I’m leaning more towards a dying drive, as I think about it, and I wanted to emphasize this advice.

This goes for everyone who owns a computer (whether it be Windows, Mac OS, Linux, or other): back up your important files. Frequently, and thoroughly. And, on an occasion, make sure that you can read the backups themselves.

Drive failures happen all too often, and your data is (presumably), too important. Back up often.

I do have an external drive hooked up to the machine; I’ll double-check that it’s big enough for a full backup. If not, then I’ll take it up here to the office, where I have a ton of excess drive space.

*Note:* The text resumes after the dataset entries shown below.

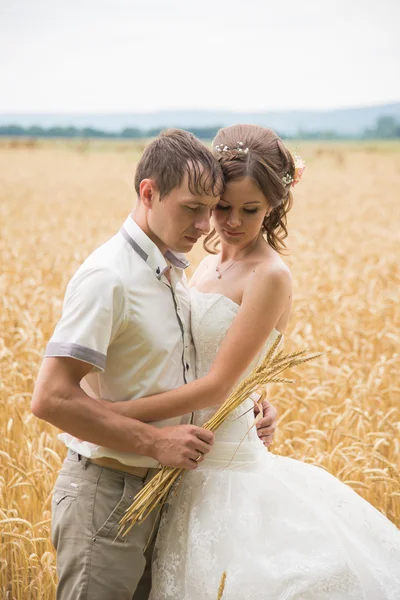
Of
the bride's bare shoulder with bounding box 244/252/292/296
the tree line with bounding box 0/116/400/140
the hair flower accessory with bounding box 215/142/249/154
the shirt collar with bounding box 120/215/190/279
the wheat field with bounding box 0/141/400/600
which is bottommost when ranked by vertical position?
the tree line with bounding box 0/116/400/140

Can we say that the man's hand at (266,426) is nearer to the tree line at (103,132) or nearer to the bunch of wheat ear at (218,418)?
the bunch of wheat ear at (218,418)

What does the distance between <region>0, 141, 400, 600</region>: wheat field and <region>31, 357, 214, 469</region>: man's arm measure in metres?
0.63

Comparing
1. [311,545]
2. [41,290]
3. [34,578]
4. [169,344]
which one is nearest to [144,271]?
[169,344]

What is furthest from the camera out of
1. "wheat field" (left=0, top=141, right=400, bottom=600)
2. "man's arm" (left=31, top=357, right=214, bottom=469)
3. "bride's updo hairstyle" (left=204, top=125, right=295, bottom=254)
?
"wheat field" (left=0, top=141, right=400, bottom=600)

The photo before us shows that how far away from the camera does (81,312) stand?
2613 millimetres

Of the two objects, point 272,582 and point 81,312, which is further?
point 272,582

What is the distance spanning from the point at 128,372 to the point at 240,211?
79 cm

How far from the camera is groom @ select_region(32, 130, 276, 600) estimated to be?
2650mm

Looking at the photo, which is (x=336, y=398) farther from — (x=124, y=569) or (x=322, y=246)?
(x=322, y=246)

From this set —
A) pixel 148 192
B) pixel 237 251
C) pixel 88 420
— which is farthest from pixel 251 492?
pixel 148 192

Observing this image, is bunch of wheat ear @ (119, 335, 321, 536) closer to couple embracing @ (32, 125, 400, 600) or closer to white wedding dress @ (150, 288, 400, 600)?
couple embracing @ (32, 125, 400, 600)

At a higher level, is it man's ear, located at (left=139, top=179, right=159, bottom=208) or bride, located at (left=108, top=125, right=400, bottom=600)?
man's ear, located at (left=139, top=179, right=159, bottom=208)

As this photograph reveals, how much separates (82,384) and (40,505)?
1386 millimetres

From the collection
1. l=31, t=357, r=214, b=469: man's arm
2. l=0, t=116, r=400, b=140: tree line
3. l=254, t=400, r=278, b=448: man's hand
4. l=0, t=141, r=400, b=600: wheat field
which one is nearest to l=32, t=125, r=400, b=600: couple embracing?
l=31, t=357, r=214, b=469: man's arm
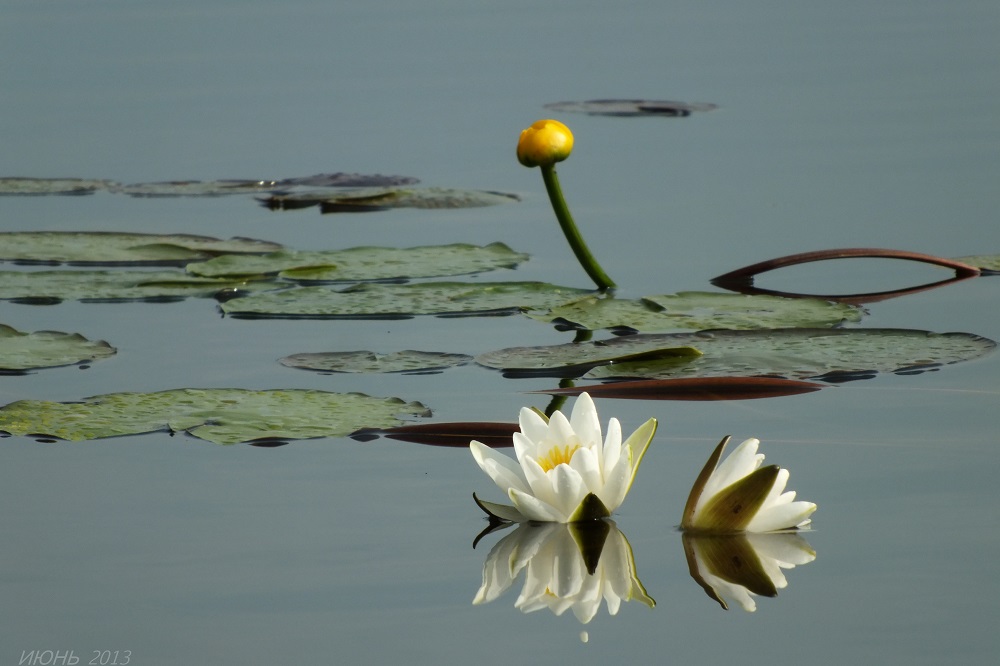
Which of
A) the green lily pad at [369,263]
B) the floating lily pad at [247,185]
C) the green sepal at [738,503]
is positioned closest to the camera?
the green sepal at [738,503]

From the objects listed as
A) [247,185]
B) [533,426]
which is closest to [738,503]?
[533,426]

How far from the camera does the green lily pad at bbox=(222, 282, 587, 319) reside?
3.50 m

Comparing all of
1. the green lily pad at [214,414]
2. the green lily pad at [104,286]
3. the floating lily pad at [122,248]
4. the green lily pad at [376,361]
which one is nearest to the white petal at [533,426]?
the green lily pad at [214,414]

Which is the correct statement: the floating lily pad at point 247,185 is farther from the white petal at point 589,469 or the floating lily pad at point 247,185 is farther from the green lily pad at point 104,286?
the white petal at point 589,469

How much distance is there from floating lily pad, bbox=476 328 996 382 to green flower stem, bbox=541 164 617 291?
1.75ft

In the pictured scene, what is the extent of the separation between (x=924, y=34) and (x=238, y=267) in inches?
295

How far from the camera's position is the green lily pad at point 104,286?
3.79 meters

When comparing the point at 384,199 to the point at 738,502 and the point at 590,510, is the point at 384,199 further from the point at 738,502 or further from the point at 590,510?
the point at 738,502

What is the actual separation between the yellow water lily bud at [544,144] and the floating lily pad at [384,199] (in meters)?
1.57

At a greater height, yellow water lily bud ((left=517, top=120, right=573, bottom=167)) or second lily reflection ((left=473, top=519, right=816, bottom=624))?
yellow water lily bud ((left=517, top=120, right=573, bottom=167))

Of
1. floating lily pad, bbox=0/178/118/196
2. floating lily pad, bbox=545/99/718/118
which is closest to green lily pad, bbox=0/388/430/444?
floating lily pad, bbox=0/178/118/196

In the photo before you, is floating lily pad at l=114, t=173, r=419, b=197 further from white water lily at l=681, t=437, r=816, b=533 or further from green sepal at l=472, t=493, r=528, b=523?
white water lily at l=681, t=437, r=816, b=533

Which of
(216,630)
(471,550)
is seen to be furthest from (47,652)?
(471,550)

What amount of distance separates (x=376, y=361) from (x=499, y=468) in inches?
38.4
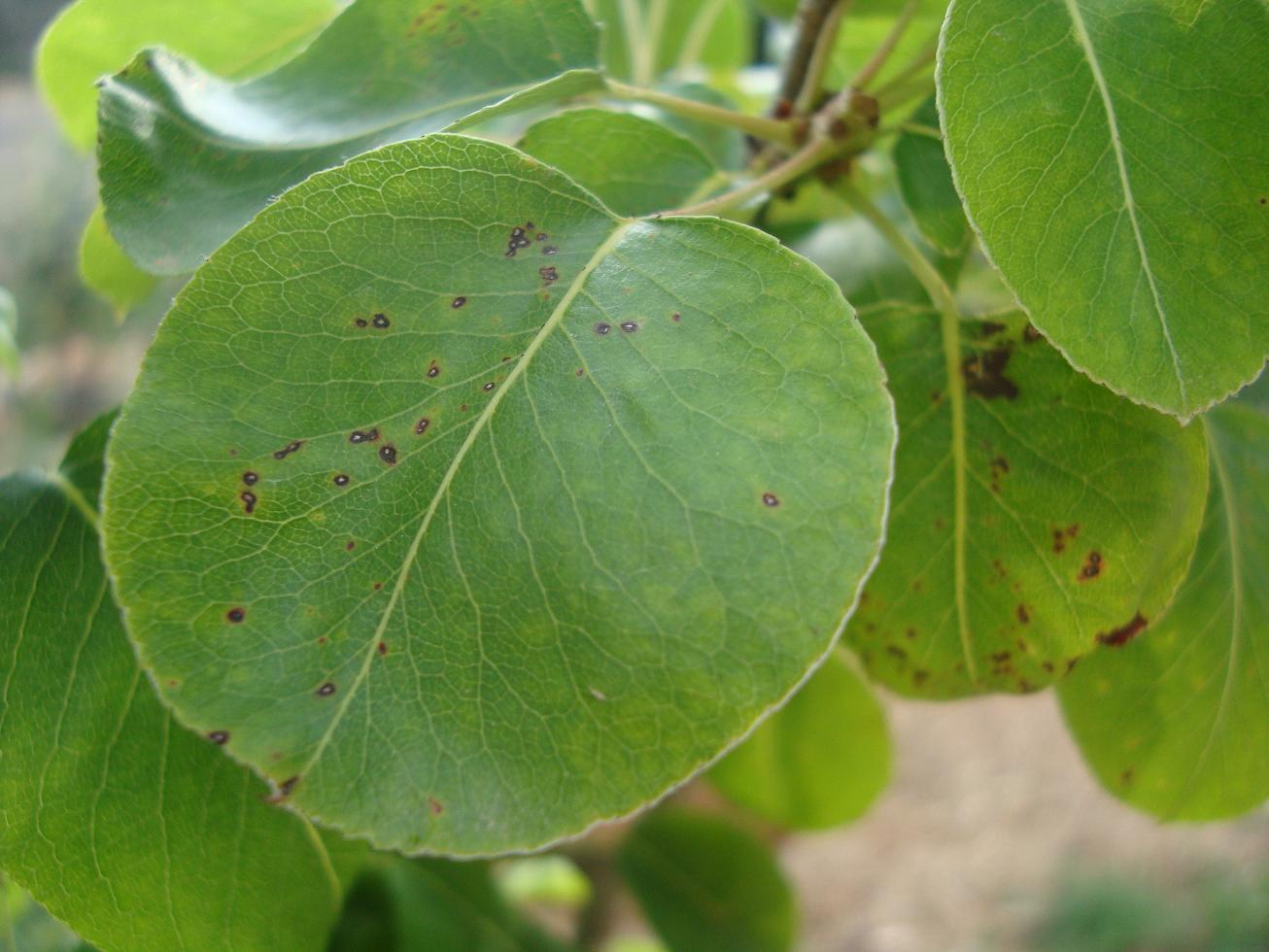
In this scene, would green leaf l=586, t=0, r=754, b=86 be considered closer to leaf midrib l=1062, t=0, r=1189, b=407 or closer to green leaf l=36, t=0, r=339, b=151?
green leaf l=36, t=0, r=339, b=151

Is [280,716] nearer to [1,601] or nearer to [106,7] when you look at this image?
[1,601]

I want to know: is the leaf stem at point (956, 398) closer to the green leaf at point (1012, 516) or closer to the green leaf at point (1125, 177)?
the green leaf at point (1012, 516)

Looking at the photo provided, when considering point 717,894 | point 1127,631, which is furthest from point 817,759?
point 1127,631

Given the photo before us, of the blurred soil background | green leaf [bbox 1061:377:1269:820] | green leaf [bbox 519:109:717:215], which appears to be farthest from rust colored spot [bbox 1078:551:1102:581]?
the blurred soil background

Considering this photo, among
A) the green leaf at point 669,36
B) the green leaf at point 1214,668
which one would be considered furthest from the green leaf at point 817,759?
the green leaf at point 669,36

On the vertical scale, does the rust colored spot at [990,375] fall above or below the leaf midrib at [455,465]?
below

Did you run fsck again? Sometimes fixing directory errors reveals other errors. If it reports “File system was modified” it’s best to rerun it until it no longer says that.

Yes, I did re-run it; the second time came up clean.

A bit of googling suggests the StartupItems error is probably a red herring. You may be able to fix that by restoring that folder from Time Machine, or by opening terminal and running this at the command line:

sudo mkdir /System/Library/StartupItems

However that will only fix the symptom. As others have said, back up, as impending HDD failure is a high risk. The only thing I’d add is: don’t just back up your important files, back up everything. There’s always something important that gets forgotten otherwise.

If you’re not already, I’d highly recommend using Time Machine to keep everything backed up once you’ve fixed the problem.

Hey, my boss’s Mac just had this problem a couple months ago. I re-created the StartupItems folder and it went away … but I backed the entire drive up on an external drive just to be safe.

A week or so later, his drive was clicking like mad and wouldn’t start up.